What Leaders Actually Need to Learn
Forget memorizing a change framework. Here are the three things every leader genuinely needs to understand:
First – what change actually does to people. Not in theory. In reality. The anxiety of the unknown. The grief of losing familiar routines. The question every person asks but rarely says out loud: Am I still valued here? Leaders who understand this can design change experiences that address those fears rather than amplify them.
Second – how to introduce change in a way that brings people along. Start with the why. Involve people early. Co-create wherever possible. Communicate constantly – not just at launch, but all the way through the curve. Silence during change is interpreted as bad news, every single time.
Third – how to manage the emotional journey that change creates. Because change is not a project with a clean start and end date. It is a messy, nonlinear human experience that requires patience, consistency, and ongoing support long after the rollout deck has been filed away.
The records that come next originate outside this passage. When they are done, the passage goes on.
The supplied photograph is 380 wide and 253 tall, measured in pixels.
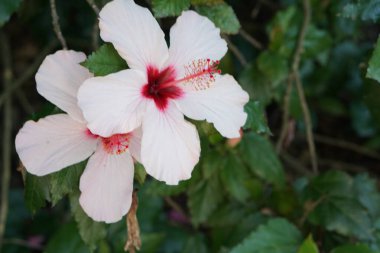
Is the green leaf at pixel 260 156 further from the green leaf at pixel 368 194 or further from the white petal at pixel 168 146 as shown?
the white petal at pixel 168 146

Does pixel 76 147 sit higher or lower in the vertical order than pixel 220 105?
lower

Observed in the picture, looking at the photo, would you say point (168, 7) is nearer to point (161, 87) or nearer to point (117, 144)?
point (161, 87)

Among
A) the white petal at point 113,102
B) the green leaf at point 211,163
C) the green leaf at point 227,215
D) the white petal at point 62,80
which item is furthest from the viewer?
the green leaf at point 227,215

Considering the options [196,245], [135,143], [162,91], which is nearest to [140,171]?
[135,143]

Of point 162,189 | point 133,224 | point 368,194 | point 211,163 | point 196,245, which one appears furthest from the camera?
point 196,245

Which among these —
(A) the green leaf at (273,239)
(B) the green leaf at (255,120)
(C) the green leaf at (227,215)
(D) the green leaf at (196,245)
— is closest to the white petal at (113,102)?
(B) the green leaf at (255,120)

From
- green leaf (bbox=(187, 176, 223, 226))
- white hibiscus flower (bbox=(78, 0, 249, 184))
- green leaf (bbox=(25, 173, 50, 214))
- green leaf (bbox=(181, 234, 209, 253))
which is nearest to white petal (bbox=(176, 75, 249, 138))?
white hibiscus flower (bbox=(78, 0, 249, 184))

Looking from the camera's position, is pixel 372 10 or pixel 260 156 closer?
pixel 372 10

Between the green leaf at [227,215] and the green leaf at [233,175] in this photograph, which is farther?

Organizations don’t change. People change. And people change when they feel seen, heard, involved, and led – not when they’re handed a process map and told to get on board.
The Bottom Line
If you want change to actually work, to stick, to spread, to become part of how your organization operates – you have to start with people. Not frameworks. Not rollout plans. Not tools.
People.
That means leaders who understand the psychology of change, not just the mechanics of it. It means building ownership into the process, not announcing it at the end. It means giving change the time it needs to become real, instead of piling on the next initiative before the last one has taken root.
Most importantly, it means remembering the difference between change and being changed. One is something people can embrace. The other is something people will resist – quietly, persistently, and effectively – every single time.
Lead the humans first. The change will follow.